Die Veröffentlichung des Index of Multiple Deprivation 2025 (Index der multiplen Benachteiligung 2025) am 30. Oktober 2025 durch das Ministry of Housing, Communities and Local Government (MHCLG) zeigt die anhaltenden Ungleichheiten im Vereinigten Königreich, mit schwerwiegenden Auswirkungen für die Betroffenen. Der britische Index ist in vielerlei Hinsicht vergleichbar mit seinem deutschen Äquivalent, dem German Index of Multiple Deprivation (GIMD), obgleich dieser nicht von Regierungsseite herausgegeben wird und erst seit vergleichbar kurzer Zeit (mit Datenanalyse seit 2007) besteht. In Großbritannien greift man hingegen besteht der Index bereits seit den 1970er Jahren und hat eine entsprechende politische Bedeutung.

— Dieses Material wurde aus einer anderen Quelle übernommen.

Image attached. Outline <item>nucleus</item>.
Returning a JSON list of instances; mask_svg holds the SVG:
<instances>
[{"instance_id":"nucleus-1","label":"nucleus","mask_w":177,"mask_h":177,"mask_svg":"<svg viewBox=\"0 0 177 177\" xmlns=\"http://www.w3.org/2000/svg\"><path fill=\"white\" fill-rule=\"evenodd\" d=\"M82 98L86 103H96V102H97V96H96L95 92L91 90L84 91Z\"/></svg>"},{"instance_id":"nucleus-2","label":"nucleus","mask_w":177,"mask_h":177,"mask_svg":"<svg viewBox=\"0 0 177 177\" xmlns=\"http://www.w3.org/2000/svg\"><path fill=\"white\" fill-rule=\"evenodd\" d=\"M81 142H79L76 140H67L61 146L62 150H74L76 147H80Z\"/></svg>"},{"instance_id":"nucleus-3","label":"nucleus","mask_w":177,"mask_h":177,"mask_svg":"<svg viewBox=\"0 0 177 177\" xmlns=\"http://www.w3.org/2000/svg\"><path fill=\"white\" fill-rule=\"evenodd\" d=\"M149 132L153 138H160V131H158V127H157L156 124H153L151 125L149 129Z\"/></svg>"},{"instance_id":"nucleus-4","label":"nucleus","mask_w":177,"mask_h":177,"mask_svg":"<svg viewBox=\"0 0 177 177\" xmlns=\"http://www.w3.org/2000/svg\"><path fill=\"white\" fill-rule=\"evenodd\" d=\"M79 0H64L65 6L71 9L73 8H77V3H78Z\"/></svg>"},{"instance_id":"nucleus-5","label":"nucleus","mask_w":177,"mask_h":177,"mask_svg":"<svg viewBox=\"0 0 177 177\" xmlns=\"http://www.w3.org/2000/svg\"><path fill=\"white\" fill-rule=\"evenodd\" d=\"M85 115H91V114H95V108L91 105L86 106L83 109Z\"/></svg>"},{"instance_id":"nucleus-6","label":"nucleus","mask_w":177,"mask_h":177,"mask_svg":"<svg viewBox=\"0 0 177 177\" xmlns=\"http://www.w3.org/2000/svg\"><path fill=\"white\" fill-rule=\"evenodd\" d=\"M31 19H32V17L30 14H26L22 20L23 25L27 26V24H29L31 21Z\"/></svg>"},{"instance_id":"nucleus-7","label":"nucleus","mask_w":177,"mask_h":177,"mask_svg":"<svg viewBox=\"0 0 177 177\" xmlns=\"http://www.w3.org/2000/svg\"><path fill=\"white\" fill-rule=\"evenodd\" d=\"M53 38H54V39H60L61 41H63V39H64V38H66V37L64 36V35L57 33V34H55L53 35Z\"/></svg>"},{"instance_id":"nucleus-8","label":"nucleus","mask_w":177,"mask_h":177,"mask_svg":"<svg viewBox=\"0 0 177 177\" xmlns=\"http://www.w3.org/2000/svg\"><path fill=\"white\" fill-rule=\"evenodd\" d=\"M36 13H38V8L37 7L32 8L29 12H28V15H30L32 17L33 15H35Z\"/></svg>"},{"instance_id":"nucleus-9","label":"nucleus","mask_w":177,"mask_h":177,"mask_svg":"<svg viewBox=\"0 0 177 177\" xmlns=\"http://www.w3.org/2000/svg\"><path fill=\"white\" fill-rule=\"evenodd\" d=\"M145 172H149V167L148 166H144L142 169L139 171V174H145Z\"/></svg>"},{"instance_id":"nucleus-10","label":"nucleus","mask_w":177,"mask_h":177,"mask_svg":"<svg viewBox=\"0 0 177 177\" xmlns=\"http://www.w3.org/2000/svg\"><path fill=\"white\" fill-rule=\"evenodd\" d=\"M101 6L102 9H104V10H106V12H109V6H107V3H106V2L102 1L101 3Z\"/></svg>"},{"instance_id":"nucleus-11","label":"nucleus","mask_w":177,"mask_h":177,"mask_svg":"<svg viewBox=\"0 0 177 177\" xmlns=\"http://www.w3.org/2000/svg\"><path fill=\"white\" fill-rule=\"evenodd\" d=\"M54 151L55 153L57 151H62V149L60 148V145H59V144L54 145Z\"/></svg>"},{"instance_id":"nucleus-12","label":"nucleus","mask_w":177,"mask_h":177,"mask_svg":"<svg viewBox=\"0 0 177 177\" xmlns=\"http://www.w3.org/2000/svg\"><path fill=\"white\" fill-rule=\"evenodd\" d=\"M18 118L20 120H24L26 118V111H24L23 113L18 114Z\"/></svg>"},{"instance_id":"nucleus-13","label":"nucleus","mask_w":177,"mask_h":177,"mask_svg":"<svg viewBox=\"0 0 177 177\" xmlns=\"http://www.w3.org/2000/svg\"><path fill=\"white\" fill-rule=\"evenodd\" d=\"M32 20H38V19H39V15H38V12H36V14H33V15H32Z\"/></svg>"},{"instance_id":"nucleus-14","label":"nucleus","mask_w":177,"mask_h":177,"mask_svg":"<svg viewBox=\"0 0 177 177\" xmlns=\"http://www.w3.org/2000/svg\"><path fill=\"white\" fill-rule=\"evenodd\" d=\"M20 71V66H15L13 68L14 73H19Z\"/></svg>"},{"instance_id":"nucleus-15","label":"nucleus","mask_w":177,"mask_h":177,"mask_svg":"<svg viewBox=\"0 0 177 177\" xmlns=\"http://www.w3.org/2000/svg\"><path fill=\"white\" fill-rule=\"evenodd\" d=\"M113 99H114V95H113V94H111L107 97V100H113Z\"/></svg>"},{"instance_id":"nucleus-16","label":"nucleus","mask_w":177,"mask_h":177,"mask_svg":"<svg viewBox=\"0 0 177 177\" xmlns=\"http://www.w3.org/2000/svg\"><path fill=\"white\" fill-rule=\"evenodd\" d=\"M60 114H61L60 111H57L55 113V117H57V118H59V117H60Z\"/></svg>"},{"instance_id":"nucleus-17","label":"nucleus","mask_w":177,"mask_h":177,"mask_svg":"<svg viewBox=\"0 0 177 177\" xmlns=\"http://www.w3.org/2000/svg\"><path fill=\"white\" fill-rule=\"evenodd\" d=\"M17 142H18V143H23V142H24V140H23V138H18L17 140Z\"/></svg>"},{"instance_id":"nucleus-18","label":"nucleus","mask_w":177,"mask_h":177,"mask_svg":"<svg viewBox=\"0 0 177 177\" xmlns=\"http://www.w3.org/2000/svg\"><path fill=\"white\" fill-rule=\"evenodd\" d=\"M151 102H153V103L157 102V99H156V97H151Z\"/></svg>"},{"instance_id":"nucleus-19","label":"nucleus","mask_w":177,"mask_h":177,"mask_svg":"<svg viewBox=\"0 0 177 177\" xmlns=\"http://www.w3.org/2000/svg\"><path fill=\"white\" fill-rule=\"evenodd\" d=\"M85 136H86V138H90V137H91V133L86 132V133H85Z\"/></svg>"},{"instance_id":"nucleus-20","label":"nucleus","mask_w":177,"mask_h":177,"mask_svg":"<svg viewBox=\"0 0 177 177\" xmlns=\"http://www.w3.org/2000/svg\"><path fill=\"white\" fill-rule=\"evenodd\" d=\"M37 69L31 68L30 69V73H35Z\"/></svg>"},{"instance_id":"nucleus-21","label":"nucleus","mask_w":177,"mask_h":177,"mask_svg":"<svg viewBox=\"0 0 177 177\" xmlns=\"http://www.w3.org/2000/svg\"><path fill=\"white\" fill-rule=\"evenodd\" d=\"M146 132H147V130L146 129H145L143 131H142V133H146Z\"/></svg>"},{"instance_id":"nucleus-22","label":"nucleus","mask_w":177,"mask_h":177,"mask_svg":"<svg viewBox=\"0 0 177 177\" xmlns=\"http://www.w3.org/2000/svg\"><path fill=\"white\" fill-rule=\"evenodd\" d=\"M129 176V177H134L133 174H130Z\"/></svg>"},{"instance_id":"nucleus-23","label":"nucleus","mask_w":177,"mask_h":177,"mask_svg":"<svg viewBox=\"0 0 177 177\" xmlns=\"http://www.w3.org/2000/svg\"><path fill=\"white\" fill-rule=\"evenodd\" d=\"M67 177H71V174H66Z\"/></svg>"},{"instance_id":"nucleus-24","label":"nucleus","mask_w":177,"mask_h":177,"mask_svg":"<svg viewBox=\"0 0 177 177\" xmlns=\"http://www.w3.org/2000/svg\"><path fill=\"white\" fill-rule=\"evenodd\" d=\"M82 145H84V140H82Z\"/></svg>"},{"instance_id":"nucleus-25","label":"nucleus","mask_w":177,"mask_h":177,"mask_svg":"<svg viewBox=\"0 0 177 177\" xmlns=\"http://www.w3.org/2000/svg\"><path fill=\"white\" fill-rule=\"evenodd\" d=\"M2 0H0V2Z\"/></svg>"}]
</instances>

Der Index of Multiple Deprivation bewertet und vergleicht Stadt-und Ortsteile dahingehend, in welchem Ausmaß sie von multipler Benachteiligung, oder Deprivation, betroffen sind: von Einkommen, Beschäftigung und Bildung hin zu Gesundheit, Kriminalität, Zugang zu Wohnraum und Dienstleistungen sowie Wohnumfeld.

Wie bereits in Ergebnissen aus den vorherigen Jahren sichtbar, weisen auch die englischen Indizes der Benachteiligung für 2025 eine Konzentration von Benachteiligung in großen städtischen Ballungsräumen (wie Birmingham, Liverpool, Greater Manchester und Teilen von Teesside) auf sowie in Regionen, die historisch stark von der Schwerindustrie, Fabrikarbeit oder Erz-und Kohleabbau abhängig waren. Diese Ergebnisse sind unmittelbar relevant für unsere laufende Forschung zur Marginalisierung und Repräsentation postindustrieller Gemeinden. Tatsächlich deckt sich unsere Forschungsarbeit in Teesside, insbesondere in Middlesbrough und Hartlepool, mit zwei Gebieten, die der Index als besonders stark von relativer Benachteiligung betroffen bewertet. Middlesbrough wird als die Kommune mit dem höchsten Anteil benachteiligter Stadtviertel eingestuft (50 %). Einer der zehn am stärksten benachteiligten Stadtteile des Landes befindet sich in Rotherham, einem weiteren für unsere Feldforschung im Vereinigten Königreich.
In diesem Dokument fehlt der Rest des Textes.